**Extract to read:**

>>>>>

Had the boards reworked and NVRAM installed. Now after about 10 minutes of play the pin will either lock up in the middle of a game or finish a game and refuse to restart another. When I power it down and back up I get the7 blinks on the MPU but no game. If I let it sit for 15 minutes and come back...All is well and we play...at least for 10 minutes then BOOM Locked up again. Something must be getting warm but what? Where to look and how to check.. I am new to SS games. My equipment is a craftsmen Multi meter...LOL My experience is mostly EM Thanks gents!

#2 6 years ago

You could use freeze spray (caned air upside-down) or a hair dryer to determine what component is overheating and causing the crash. (It's probably that giant 2W resistor to the left of the NVRAM socket that killed the transistor right below it. Careful, it gets hot enough to burn you!)
Check for +5VDC at the MPU. Also, get it to boot and clear the MPU's audit information out with a red button press on each setting.

Sounds like it is crashing and loosing saved settings when it crashes. Can you confirm this?

#3 6 years ago

Ditto on clearing the audit info. You get bogus info in there when you mess with the N-Ram. That could be causing your problems.

#4 6 years ago

I cleared the audit. It helped!!! I played five games in a row. That would not have happened before but now from time to time when I go to PacMan saucer the vidgrid plays really slowly. And the lights are dimmer and kinda flickering until I come out of maze. Then game plays straight again. I am about to replace the vid grid with the led version.

#5 6 years ago

Spoke too soon. Problem persists. And sometime when turning the pin on it goes really slowly through the start up displays as in BALLY etc. then all the GI just flickers and won’t start a game. Uhgh

#6 6 years ago

would the transistor under the resistor cause an intermittent problem?

#7 6 years ago

Yes, because it may not fail until it gets REALLY hot.

<<<<<

**Data section:**
>>>>>

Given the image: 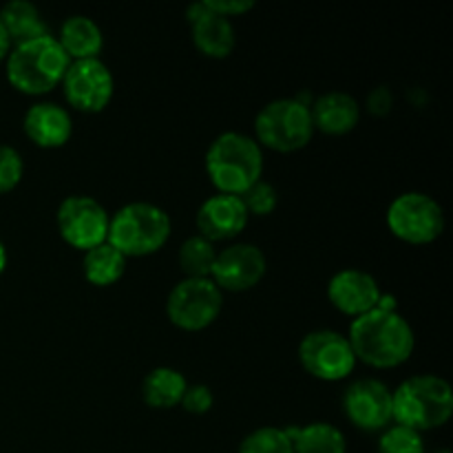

<<<<<

**What you need to do:**
- 1) In the pinball repair thread, how many games in a row could the poster play after clearing the audit?
- 2) Continue the pinball repair thread with the next post after its last reply.

**Outputs in order:**
- 1) Five games.

- 2)
#8 6 years ago

Ok. Now to find transistor on Marcos site. I got to place an order anyway

#9 6 years ago

ordered the transistor... We shall see in a few days.. LOL

#10 6 years ago

Snyper 2099 I think you may have NAILED IT. While waiting on the delivery of parts from Marcos I played it until it locked up. I didn’t have any spray but I put some ice cubes in a sandwich bag and touched the questionable transistor with it. About 5 seconds later it went into tilt and reset. I then played again and repeated.

#11 6 years ago

You may want to replace the resistor that gets really hot as well.

#12 6 years ago

Are you familiar with the VID Grid? I had a bulb or two out on the old board so I replaced it with the LED version One of the LEDs still doesn't light so that must be a problem with the pin. I checked continuity of the line from the lamp driver to the vid grid Good also checked the resistor and transistor associated with said light (number 3 yellow) and they check out the same readings as all the other transistors and resistors...

#13 6 years ago

vid grid problem was bad connection on the J2 plug at the lamp driver transistor 5 did not solve the reset problem waiting on 2 watt resistor now...

#14 6 years ago
Quoted from Scmitchell:

vid grid problem was bad connection on the J2 plug at the lamp driver transistor 5 did not solve the reset problem waiting on 2 watt resistor now...

That's cool but you may want to also order one of these -35 battery corrosion repair kits from Great Plains Electronics. It contains all of the components that could fail in that area of your board for $4.50

https://www.greatplainselectronics.com/products.asp?cat=42

#15 6 years ago

Ok So I replaced the Q 5 transistor and the 2 watt 82 ohm resistor next to it... the reset problem persists and the new resistor still gets hot as heck. When the game locks up I can cool down the new 2 watt resistor with the ol icecube in a bag trick and we can play again.. Something is making that 2 watt resistor get hot Any idea what it my be? Do you think the kit you mentioned above will solve the problem?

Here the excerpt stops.